The HRM-Tri chest sensor seems to be far better in measuring cadence than the Fenix 6 wrist watch itself. Apparently, the HRM cadence data is not used by the speed measuring algorithm while on treadmill. It looks like the cadence transmitted from HRM is used only to show the cadence in post run statistics, but speed is calculated from the wrist-watch cadence sensor (accelerometer I guess) and because of the freqent errors in cadence measuring by this sensor the speed is also very inaccurate.

Does anybody know how to fix it? 

  • You need to add a foot pod for pace, RDP and HRM don't provide this measure

  • Thank you for the solution. However, I would like to understand why the watch doesn't use good data from HRM. Instead uses inaccurate data from wrist sensor. Clearly, the HRM provides cadence and better than the wrist watch. There is a couple of problems caused by this. For instance, when I transmit cadence from watch to Zwift then cadence on the Zwift screen is from the wrist watch and at the same time cadence on the wrist display is from the HRM. So I see 183 on the watch and 91 or 0 or 182 on the screen.
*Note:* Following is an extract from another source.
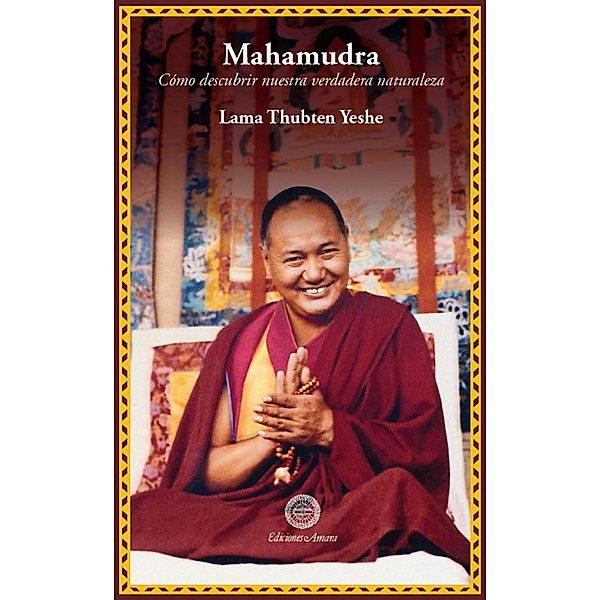Mahamudra, Lama Yeshe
This makes the pace calculations wrong as they're computed from strides and cadence when indoor.

    It's a bug imo or maybe there is a technical problem that I don't see and this what I would like to know Slight smile

  • Cadence alone is not enough to calculate indoor pace.

  • Obviously, it's not enough, I assume that in the simplest form it should be is (cadence x stride length)/time, but there are two things:

    1. Whatever it takes to calculate indoor pace it seems that is taken from the accelerometer and the accelerometer put on your chest provides better data than the accelerometer on your wrist. The riddle here is why the watch uses the HRM running dynamics data only to show you during the exercise but not for the pace calculation.
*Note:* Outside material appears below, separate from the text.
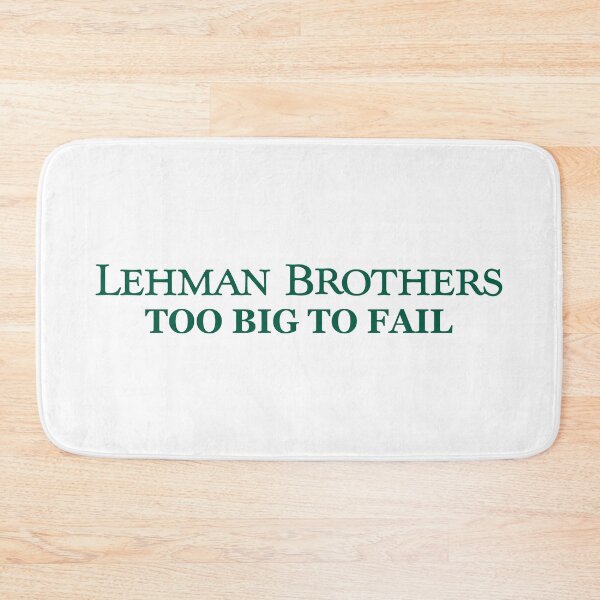Item preview, Lehman Brothers Too Big to Fail designed and sold by ParsonsDesigns.
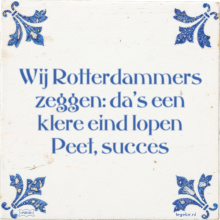 Wij Rotterdammers zeggen: da's een klere eind lopen Peet, succes - 4 keer bekeken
    2. Whatever it takes to calculate indoor pace it's strictly correlated with the wrist cadence data. Every time I put my finger on the treadmill console the pace and cadence drops to 0, because the wrist is still for a moment. Quite surprising, the watch face shows proper cadence data at the same time, because reads them from HRM.

  • Whatever it takes to calculate indoor pace it seems that is taken from the accelerometer and the accelerometer put on your chest provides better data than the accelerometer on your wrist.

    But it's different kind of data. Accelerations on a chest-worn sensor are different that accelerations on your wrist. I'm not quite convinced that chest accelerations are better suited for pace calculation (or if they can be used at all).

    Whatever it takes to calculate indoor pace it's strictly correlated with the wrist cadence data.

    Yes, but cadence is only one of many other data needed to calculate pace. If hold your hand on the console, then not only cadence is missing. All the other raw acceleration data is missing as well. And while cadence data in theory could be replaced by cadence comming from another sensor, there is no way to replace the other acceleration data.